RE: [EXT] Re: OnPrimaryNodeStateChange vs Primary Only configuration

Posted by "Peter Wicks (pwicks)" <pw...@micron.com>.
Bryan,

I'm familiar with the getNodeTypeProvider method.  Unfortunately, this does not differentiate between processors that are scheduled to run only on the Primary node and those that are scheduled to run on all of them.

So you're saying, a better fix would be to properly call scheduled/unscheduled, and when a processor is unscheduled make sure it then handles this; but that it's complicated. I can believe hat.

But, in the meantime, there probably isn't a problem with exposing this piece of scheduling information in the ProcessContext?

Thanks,
  Peter

-----Original Message-----
From: Bryan Bende <bb...@gmail.com> 
Sent: Friday, August 16, 2019 9:19 AM
To: dev@nifi.apache.org
Subject: [EXT] Re: OnPrimaryNodeStateChange vs Primary Only configuration

AbstractSessionFactoryProcessor has a method

getNodeTypeProvider().isPrimary()

The ultimate fix for your problem is that a processor shouldn't have it's onScheduled called at all unless it is actually schedule to run on that node. Currently it calls onScheduled on all nodes, but then never calls onTrigger on the ones where it isn't scheduled. There is a long standing JIRA for this, but it's a complex fix.

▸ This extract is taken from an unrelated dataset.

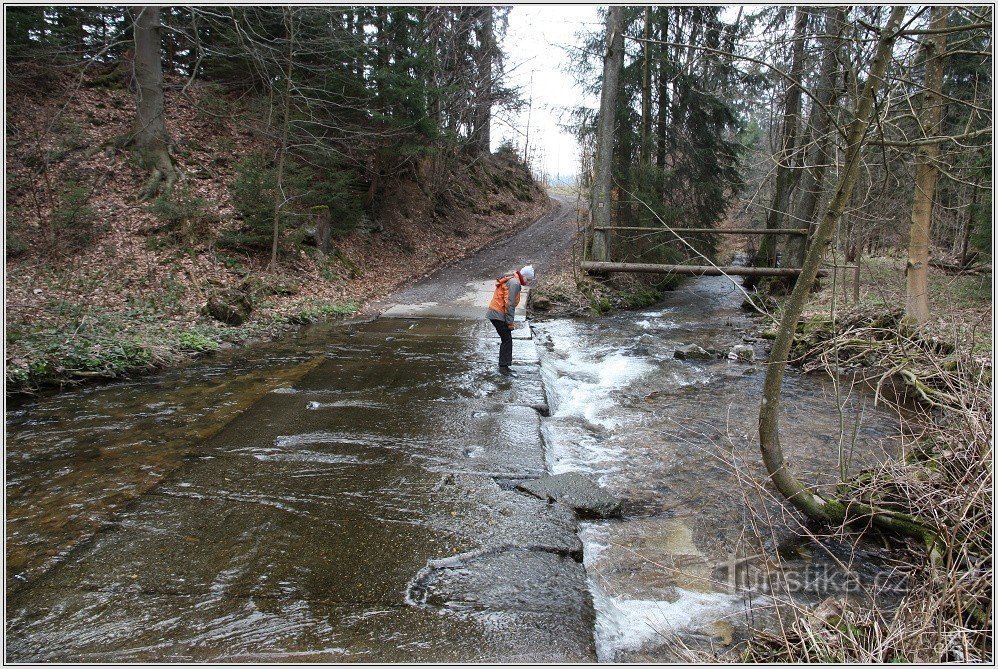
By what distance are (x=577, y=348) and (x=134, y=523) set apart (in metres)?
8.46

On Fri, Aug 16, 2019 at 11:07 AM Peter Wicks (pwicks) <pw...@micron.com> wrote:
>
> I'm working on a bug fix for HandleHttpRequest and need to check if a processor is configured to run only on primary node (and not if a processor has the attribute that ONLY allows it to run on primary node).
> Here is the scenario for background:
>
>   *   NiFi cluster, but all nodes are on the same physical machine; we do this to let developers develop/test in a cluster without needing a lot of infrastructure before deploying to the real prod cluster.
>   *   To avoid Port conflicts, HandleHttpRequest is setup to run only on master. But, if there is a master node change then the Http server is not properly shutdown and we get a port conflict when the new master node starts up the new instance of the processor.
>
> The problem is I don't think the Primary Only scheduling configuration is exposed to the processor. I'd like to do something like the code below:
>
>     @OnPrimaryNodeStateChange
>     public void onPrimaryNodeChange(final PrimaryNodeState newState) {
>         // If this processor is running in Primary Only
>         // and this is processor is not master, shutdown the http server.
>         If(this.isMasterOnlyScheduled) shutdown();
>     }
>
> I can do some work to expose this, but I thought I'd ask in case I'm missing it.
>
> Thanks,
>   Peter

Re: OnPrimaryNodeStateChange vs Primary Only configuration

Posted by Bryan Bende <bb...@gmail.com>.
AbstractSessionFactoryProcessor has a method

getNodeTypeProvider().isPrimary()

The ultimate fix for your problem is that a processor shouldn't have
it's onScheduled called at all unless it is actually schedule to run
on that node. Currently it calls onScheduled on all nodes, but then
never calls onTrigger on the ones where it isn't scheduled. There is a
long standing JIRA for this, but it's a complex fix.

On Fri, Aug 16, 2019 at 11:07 AM Peter Wicks (pwicks) <pw...@micron.com> wrote:
>
> I'm working on a bug fix for HandleHttpRequest and need to check if a processor is configured to run only on primary node (and not if a processor has the attribute that ONLY allows it to run on primary node).
> Here is the scenario for background:
>
>   *   NiFi cluster, but all nodes are on the same physical machine; we do this to let developers develop/test in a cluster without needing a lot of infrastructure before deploying to the real prod cluster.
>   *   To avoid Port conflicts, HandleHttpRequest is setup to run only on master. But, if there is a master node change then the Http server is not properly shutdown and we get a port conflict when the new master node starts up the new instance of the processor.
>
> The problem is I don't think the Primary Only scheduling configuration is exposed to the processor. I'd like to do something like the code below:
>
>     @OnPrimaryNodeStateChange
>     public void onPrimaryNodeChange(final PrimaryNodeState newState) {
>         // If this processor is running in Primary Only
>         // and this is processor is not master, shutdown the http server.
>         If(this.isMasterOnlyScheduled) shutdown();
>     }
>
> I can do some work to expose this, but I thought I'd ask in case I'm missing it.
>
> Thanks,
>   Peter